§ **TEXT PASSAGE**:
A Secure Messaging Application with Unbreakable End to End Encryption

Abstract

Instant messaging services on mobile devices, such as WhatsApp, have become immensely popular, largely due to their end-to-end encryption (E2EE) feature, which ensures user privacy. However, this has raised concerns for some governments who argue that E2EE makes it challenging to combat terrorism and organized crime. These governments have expressed the desire for a \"backdoor\" to access messages in cases of credible threats to national security. However, WhatsApp users have strongly opposed this idea, citing concerns about privacy infringement and potential exploitation by hackers. This paper presents the advantages of maintaining E2EE in WhatsApp and argues against granting governments a \"backdoor\" to access user messages. It highlights the benefits of encryption in safeguarding consumer security and privacy, while also acknowledging the challenges it poses to public safety and national security. In the realm of internet messaging security, cryptography plays a crucial role in protecting networks. This paper aims to raise awareness among common computer users about the importance of messaging security and its requirements. Several cryptographic techniques have been developed to achieve secure communication, and the proposed messaging system ensures security in accordance with standard security models.

Introduction

I. INTRODUCTION

The world is ever changing due to the advancement in the realm of science and technology, and these days it seems hard to escape the presence of technology in our daily lives. Since Smartphones became popular, many messaging services have been launched. WhatsApp, which has more than 1.3 billion users in over180 countries today, is a free messaging service owned by Facebook Inc., and has become more popular than others. WhatsApp works with internet connectivity and helps its users to stay InTouch with friends and relatives on their contact list. Apart from making its users get, and stay connected with each other, it also helps them to create groups, send images, videos, documents, and audios. As more and more people use WhatsApp as a means of communication, the importance of securing its users’ business or private communications has become more imperative [2].

Users of the app expect a reasonable amount of privacy for all their communications. But Governments demanded for a “backdoor” into apps like WhatsApp, to use in accessing messages and emphasized that they will only use the “backdoor” if there is a credible threat to national security. Users of this apps argued against it claiming that it was infringement of their privacy.

To meet this expectation End-to-End Encryption (E2EE) technology was introduced. This allows for data between communicating parties to be secure, free from eavesdropping, and hard to crack. This technology offers peace of mind to end users because their data are safe in transit, and third parties thus, messages can only be decrypted by the recipient. Cryptography provides number of security goals to ensure of privacy of data, on-alteration of data and so on. The idea of encryption and encryption algorithm by which we can encode our data in secret code and not to be able readable by hackers or unauthorized person even it is hacked. The main reason for not using encryption in email communications is that current email encryption solutions and hard key management. Different encryption techniques for promoting the information security.

Based on a report by Javelin Strategy and Research, one out of every four individuals who experience an online data breach may fall prey to identity theft. End-to-End Encryption can serve as a powerful tool to thwart such attacks. If Yahoo Inc. had implemented it properly, it could have potentially avoided large-scale security breaches like those it experienced in 2013 and 2016, where over 1 billion and almost 500 million accounts were compromised, respectively. However, some governments and secret services are demanding access to users' data from encrypted messaging services such as WhatsApp.

§ **SOURCE MATERIAL**:

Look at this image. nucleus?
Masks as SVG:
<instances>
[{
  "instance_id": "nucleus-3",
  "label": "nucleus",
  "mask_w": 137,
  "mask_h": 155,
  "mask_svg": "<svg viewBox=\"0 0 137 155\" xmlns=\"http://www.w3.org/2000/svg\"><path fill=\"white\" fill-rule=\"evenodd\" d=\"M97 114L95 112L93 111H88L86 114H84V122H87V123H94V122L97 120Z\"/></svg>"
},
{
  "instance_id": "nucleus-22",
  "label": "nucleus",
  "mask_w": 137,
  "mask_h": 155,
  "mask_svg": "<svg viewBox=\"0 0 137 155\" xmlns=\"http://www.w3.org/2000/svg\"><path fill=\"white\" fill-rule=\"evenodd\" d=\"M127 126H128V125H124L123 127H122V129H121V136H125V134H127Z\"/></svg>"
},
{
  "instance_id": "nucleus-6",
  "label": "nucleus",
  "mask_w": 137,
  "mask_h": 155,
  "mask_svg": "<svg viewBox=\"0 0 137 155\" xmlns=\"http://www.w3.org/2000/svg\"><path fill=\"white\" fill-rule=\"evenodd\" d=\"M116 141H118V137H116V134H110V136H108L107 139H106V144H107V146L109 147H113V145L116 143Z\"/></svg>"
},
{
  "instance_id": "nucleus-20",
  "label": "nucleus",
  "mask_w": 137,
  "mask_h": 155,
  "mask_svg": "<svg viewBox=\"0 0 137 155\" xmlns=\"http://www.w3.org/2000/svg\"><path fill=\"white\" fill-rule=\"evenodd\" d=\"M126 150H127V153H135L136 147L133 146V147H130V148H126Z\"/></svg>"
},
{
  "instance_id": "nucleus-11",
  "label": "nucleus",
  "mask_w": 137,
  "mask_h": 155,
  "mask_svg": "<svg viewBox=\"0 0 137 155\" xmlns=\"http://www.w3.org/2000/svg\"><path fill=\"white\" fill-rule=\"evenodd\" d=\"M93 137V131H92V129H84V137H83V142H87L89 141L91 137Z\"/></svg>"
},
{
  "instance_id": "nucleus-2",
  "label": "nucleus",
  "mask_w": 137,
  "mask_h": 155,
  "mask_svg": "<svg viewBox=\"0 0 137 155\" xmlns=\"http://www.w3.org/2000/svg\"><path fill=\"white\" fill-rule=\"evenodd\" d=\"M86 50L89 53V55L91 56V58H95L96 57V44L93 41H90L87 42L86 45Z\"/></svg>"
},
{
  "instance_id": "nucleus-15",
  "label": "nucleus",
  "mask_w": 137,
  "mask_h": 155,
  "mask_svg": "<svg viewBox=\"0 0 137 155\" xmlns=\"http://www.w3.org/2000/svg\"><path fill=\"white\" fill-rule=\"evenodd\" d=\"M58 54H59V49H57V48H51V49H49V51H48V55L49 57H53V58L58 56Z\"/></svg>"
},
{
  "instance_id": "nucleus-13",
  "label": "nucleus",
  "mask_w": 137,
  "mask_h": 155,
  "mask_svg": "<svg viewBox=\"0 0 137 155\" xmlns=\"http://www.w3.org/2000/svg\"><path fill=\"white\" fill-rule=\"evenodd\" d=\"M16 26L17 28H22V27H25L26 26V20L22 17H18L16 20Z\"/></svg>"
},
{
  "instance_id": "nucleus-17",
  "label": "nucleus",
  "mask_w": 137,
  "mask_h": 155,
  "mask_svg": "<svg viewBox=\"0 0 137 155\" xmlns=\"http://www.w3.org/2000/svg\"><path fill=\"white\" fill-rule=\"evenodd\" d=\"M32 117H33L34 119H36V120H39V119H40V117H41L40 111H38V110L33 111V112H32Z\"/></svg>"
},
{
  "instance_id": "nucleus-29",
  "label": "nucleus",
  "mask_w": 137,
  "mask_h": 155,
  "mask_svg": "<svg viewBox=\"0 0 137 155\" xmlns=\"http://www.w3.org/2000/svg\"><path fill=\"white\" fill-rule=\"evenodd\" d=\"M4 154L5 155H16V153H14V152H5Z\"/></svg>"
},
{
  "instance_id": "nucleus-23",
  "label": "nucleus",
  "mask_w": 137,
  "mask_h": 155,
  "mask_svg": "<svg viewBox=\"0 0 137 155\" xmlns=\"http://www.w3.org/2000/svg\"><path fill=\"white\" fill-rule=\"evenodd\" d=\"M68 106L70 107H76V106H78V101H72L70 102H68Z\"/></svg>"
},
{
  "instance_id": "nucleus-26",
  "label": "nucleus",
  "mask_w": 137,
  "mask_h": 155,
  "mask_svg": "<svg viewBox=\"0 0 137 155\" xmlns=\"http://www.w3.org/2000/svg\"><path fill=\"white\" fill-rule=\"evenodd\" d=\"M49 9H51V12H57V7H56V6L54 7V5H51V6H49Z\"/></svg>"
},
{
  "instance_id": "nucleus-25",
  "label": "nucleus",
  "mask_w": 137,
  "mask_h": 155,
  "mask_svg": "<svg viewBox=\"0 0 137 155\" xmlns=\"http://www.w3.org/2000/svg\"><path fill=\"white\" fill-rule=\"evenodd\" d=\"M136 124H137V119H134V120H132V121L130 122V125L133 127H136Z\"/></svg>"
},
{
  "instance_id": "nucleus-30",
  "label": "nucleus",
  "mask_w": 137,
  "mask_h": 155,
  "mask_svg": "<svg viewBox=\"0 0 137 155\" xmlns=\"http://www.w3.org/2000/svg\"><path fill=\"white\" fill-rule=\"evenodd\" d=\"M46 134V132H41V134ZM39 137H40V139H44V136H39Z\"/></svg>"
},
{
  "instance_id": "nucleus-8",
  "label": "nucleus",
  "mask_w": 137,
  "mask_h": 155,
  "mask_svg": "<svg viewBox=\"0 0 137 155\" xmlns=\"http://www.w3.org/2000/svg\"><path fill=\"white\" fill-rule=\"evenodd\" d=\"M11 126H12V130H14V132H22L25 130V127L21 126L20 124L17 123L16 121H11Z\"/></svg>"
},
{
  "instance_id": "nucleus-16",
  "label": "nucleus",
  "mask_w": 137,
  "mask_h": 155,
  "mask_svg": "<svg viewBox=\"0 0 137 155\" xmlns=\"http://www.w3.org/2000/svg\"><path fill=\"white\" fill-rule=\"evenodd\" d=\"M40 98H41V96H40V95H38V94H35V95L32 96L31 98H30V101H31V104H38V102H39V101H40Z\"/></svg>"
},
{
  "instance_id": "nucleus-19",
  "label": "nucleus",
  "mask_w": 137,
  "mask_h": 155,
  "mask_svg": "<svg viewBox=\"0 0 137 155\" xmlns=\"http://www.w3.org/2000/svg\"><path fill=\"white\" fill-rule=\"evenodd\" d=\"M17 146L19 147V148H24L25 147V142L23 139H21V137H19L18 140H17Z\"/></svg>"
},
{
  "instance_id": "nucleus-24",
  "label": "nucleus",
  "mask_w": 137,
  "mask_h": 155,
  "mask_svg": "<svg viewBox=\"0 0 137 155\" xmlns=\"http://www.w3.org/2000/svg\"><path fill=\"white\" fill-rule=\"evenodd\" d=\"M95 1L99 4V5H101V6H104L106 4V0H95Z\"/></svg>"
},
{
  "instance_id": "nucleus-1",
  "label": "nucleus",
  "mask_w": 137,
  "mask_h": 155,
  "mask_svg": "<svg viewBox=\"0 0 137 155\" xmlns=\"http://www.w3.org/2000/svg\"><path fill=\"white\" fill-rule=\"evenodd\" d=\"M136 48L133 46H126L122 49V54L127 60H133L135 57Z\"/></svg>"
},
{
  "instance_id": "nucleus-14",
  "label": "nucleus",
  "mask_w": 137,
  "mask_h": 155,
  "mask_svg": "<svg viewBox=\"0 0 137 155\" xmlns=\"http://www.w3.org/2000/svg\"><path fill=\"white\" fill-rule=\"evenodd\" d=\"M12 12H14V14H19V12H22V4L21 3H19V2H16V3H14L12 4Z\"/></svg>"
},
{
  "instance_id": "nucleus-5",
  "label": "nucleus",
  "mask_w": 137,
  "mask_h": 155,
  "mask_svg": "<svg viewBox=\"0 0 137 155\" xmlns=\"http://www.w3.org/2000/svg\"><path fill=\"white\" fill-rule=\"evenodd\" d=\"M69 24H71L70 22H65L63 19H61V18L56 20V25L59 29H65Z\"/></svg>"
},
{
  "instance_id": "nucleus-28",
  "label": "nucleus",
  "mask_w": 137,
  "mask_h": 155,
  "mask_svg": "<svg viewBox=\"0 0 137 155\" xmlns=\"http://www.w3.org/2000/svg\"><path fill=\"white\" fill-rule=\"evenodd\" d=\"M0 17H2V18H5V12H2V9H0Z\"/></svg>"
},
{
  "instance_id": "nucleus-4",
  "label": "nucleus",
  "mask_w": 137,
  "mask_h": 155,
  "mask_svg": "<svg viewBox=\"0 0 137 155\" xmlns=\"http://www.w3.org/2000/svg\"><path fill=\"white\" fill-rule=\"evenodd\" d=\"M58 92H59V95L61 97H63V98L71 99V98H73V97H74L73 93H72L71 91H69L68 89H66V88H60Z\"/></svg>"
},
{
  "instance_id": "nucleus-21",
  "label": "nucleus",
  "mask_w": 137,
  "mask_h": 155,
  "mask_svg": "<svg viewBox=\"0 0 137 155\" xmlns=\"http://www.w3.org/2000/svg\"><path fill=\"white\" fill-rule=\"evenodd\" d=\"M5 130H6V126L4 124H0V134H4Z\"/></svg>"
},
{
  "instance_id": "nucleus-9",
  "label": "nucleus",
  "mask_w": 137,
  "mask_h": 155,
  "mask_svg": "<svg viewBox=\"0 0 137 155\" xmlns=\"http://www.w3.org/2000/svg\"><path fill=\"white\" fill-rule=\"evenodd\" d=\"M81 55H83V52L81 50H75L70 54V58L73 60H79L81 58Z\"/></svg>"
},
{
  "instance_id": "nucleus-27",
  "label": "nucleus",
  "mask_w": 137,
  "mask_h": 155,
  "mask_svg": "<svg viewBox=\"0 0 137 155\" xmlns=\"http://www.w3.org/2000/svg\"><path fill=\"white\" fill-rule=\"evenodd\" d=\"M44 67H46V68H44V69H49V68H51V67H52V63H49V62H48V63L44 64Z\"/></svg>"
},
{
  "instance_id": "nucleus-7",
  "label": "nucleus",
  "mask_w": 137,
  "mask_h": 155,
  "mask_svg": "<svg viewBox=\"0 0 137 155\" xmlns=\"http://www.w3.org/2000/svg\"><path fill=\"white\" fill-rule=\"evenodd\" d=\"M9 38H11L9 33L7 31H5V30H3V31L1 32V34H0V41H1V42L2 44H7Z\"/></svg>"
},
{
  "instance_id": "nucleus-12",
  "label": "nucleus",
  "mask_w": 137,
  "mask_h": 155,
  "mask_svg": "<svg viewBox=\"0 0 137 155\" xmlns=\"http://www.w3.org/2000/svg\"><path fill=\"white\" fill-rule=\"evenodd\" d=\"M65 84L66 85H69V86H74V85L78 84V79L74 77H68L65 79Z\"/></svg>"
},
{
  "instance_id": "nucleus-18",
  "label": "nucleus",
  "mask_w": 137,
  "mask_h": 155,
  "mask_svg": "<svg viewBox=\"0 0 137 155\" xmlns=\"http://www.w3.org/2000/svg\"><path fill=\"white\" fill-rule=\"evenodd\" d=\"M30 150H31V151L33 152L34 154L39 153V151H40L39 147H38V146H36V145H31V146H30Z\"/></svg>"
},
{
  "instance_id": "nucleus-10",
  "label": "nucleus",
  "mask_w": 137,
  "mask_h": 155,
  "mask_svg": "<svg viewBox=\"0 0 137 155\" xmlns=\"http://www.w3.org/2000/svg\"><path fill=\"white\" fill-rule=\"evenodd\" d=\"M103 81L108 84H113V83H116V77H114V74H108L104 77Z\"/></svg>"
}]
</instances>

§ **WHAT YOU ARE ASKED TO DO**: Render this sentence from the secure messaging paper in Spanish: "Users of the app expect a reasonable amount of privacy for all their communications."

§ **FINAL ANSWER**: Los usuarios de la aplicación esperan un grado razonable de privacidad en todas sus comunicaciones.